Margaret Fiennes, 11th Baroness Dacre (1541 – 16 March 1612) was a suo jure peeress having been created Baroness Dacre by King James I of England in 1604. She was the daughter of Thomas Fiennes, 9th Baron Dacre who was executed for murder in the year of her birth. His title and lands had been forfeited to the crown. Baroness Margaret's husband was Sampson Lennard MP.
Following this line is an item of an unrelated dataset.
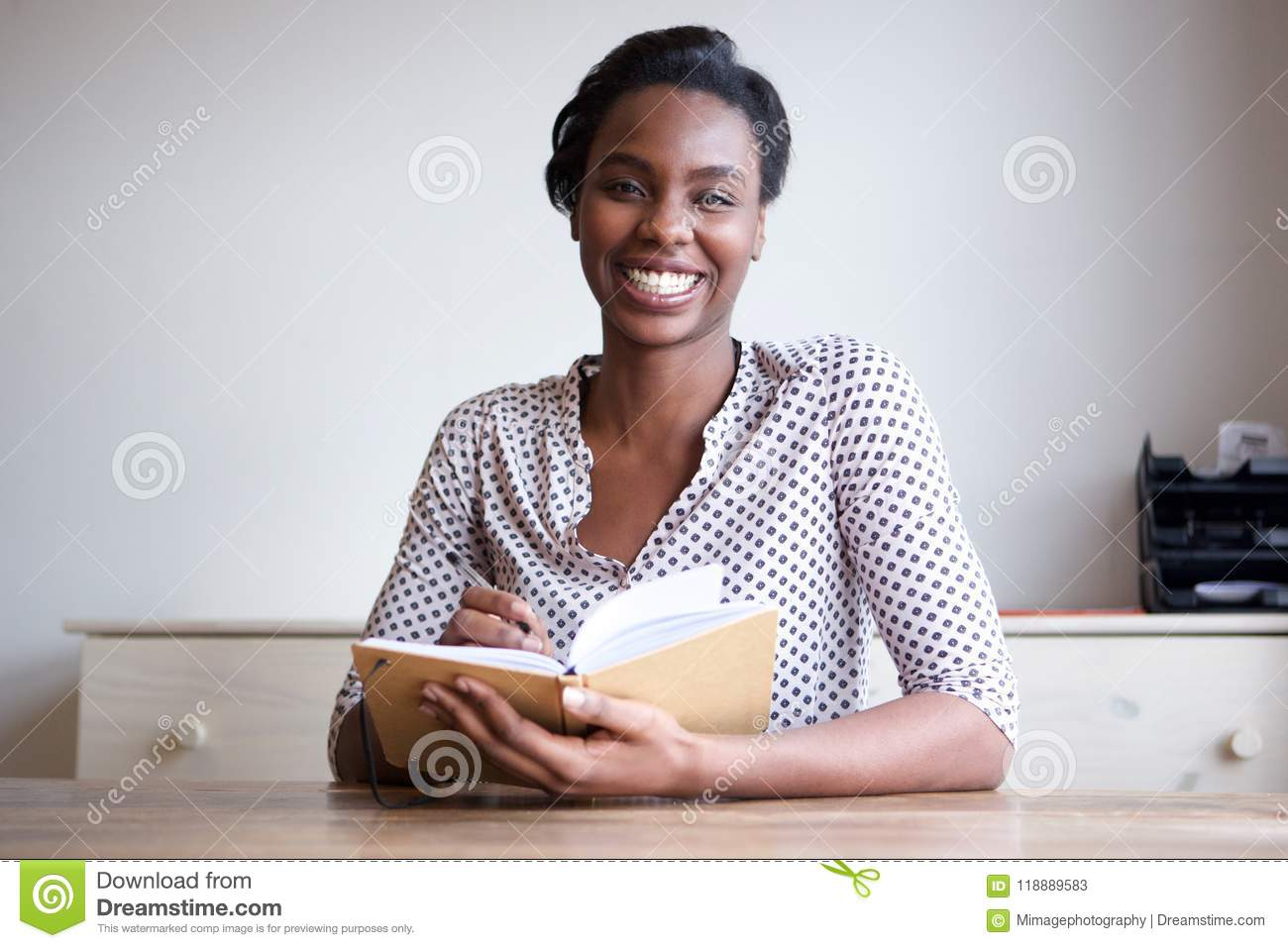 smiling black woman at home writing in journal stock image - image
She was also known as Baroness Dacre of the South.

== Family ==
Margaret was born in 1541, the youngest child and only daughter of Thomas Fiennes, 9th Baron Dacre and Mary Neville. In the year of her birth, her father was hanged for the murder of a gamekeeper by the order of King Henry VIII, and his lands and title were forfeited to the crown.

== Marriage and issue ==
On 10 November 1564 at the age of 23, Margaret married Sampson Lennard (died 1615), who came from a family of landed gentry. They resided at Chevening, Kent. He was a Member of Parliament for various constituencies, and from 1590 to 1591, he held the post of High Sheriff of Kent. Lady Dacre and her husband had five sons and six daughters:
Occurring in Sevenoaks, Kent, England unless otherwise stated:
- John Lennard, born 1567; buried 10 Oct 1575.
- Sir Henry Lennard, 12th Baron Dacre (25 March 1570 - 8 August 1616); Born in Chevening, Kent, England; married Chrysogona Baker, by whom he had issue.
- Anne Lennard, born 1 Aug 1572 Chevening, Kent; married Herbert Morley.
- Elizabeth Lennard, born 5 Jun 1580; buried 20 Oct 1581.
- Elizabeth Lennard, born 26 Nov 1581; married Sir Francis Barnham, by whom she had issue.
- Gregory "George" Lennard, born 25 Oct 1573 Chevening, Kent; married in 1614 to Maud Llewellyn. Died 1620, without issue.
- Mary Lennard, born 22 Oct 1574 Chevening, Kent; married Sir Ralph Bosville.
- Thomas Lennard, died 1638 without issue (d.s.p).
- Margaret Lennard, born 28 Sep 1578; married Sir Thomas Waller, by whom she had issue, including Parliamentarian soldier Sir William Waller.
- Frances Lennard, born 28 Jul 1583; married Sir Robert More
- John Lennard, born 11 Oct 1584; died bef. 1615.

== Baroness Dacre ==
The title of Baron Dacre had been restored to Margaret's brother Gregory by Queen Elizabeth I shortly after her ascension to the throne; however, upon his death in 1594, it had once again lapsed in abeyance. On 8 December 1604, King James I created her suo jure Baroness Dacre, and she held this title until her death on 16 March 1612. She was succeeded by her eldest son, Henry.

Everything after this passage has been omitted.